Warning: this post contains very little knitting content.
Currently, my blog is being quite neglected because I am on dial-up. It is amazing how quickly we become accustomed to high-speed. Anyway, I'm visiting family in Georgia, a 13-hour drive which we survived despite the psycho truckers and now I have to survive on dial-up for a week.
A couple of nights ago, we went to an event known as the "Fantasy in Lights" at a local botanical garden. This is a very Christmas event. (It is the Bible belt, after all.) This event consists of scene after scene of snowflakes, flowers, Santa and his elves, three hens holding French flags (think about it), and frogs with Santa hats jumping into ponds, all crafted from Christmas lights, eight million Christmas lights. That figure is not an exaggeration, by the way; that is the figure that was given on the tour. You can either drive your own car through or take the open trolley (with blankets, of course).

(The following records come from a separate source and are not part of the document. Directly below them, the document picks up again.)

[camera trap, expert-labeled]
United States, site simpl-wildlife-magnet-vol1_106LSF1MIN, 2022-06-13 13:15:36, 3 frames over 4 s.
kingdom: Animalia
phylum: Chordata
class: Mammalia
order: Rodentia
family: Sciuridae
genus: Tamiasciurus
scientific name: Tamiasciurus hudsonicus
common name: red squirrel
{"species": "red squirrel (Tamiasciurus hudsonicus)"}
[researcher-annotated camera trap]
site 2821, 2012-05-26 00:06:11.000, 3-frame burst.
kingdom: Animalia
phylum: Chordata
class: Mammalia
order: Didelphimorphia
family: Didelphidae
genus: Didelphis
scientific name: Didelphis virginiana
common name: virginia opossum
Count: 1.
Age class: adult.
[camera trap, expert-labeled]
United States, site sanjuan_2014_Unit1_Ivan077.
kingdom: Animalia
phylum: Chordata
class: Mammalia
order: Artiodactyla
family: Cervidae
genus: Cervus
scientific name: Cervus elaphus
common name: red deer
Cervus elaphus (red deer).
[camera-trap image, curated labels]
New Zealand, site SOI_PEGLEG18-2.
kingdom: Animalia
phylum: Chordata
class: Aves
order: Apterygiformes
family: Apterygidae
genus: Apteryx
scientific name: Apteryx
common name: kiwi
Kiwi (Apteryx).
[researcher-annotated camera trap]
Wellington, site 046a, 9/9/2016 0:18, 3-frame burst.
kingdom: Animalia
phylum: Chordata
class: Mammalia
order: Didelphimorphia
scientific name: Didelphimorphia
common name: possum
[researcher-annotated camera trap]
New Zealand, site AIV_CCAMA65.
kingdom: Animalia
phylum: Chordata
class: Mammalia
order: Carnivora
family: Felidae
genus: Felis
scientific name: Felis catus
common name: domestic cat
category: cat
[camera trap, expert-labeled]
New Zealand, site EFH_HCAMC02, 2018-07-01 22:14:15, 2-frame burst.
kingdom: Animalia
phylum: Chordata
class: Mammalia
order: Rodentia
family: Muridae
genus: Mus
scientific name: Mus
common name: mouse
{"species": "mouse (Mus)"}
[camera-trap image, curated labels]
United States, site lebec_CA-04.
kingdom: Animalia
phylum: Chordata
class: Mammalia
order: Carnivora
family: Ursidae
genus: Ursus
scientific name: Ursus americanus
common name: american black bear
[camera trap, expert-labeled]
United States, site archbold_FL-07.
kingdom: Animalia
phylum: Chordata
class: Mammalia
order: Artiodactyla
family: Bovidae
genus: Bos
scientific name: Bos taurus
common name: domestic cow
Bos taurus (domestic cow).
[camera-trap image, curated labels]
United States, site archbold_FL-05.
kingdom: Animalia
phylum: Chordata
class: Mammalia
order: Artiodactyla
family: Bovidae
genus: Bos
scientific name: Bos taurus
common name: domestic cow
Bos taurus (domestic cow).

And so we come to the "one" in every crowd. You know the one, the obnoxious person who feels the need to comment on everything - the one who must point out that it is cold, the one who points out the big lighted wreath that no sighted person could possibly miss, the one everyone wants to strangle and toss into the cold lake by the end of the tour. Our "one" was an older gentleman, 81 he felt the need to tell us. His first complaint was that it was cold. It was rather chilly, but everyone already knew it. He complained that he didn't know how he had been talked into it. (I know we were wishing he hadn't been.) And he complained about having to wait for the trolley to start.
He felt the need to sing along, quite loudly, with all the carols along the route and each time one of the workers along the route, frozen I'm sure from standing in the cold, shouted "Merry Christmas", he would reply with a "Baa, Humbug". After each scene, there was a short area of dark drive and each time we reached a new scene, he said "It's not over yet?" I truly wanted to throw him into the lake at the end when he asked if my girls had a good time.
And now for the obligatory knitting content: I'm nearly done with the second Christmas sock (but I'm on dial-up, so you'll have to wait for pictures) and I've made progress on the sweater. I've given my mother and aunt knitting lessons. My aunt is actually the one who taught me to knit on chopsticks when I was younger, but she has not knitted in years and my mother never knew how. They are progressing.
I should post in a couple of days the Mystery Christmas presents that I know you've been awaiting so anxiously. (I pre-loaded those pictures.)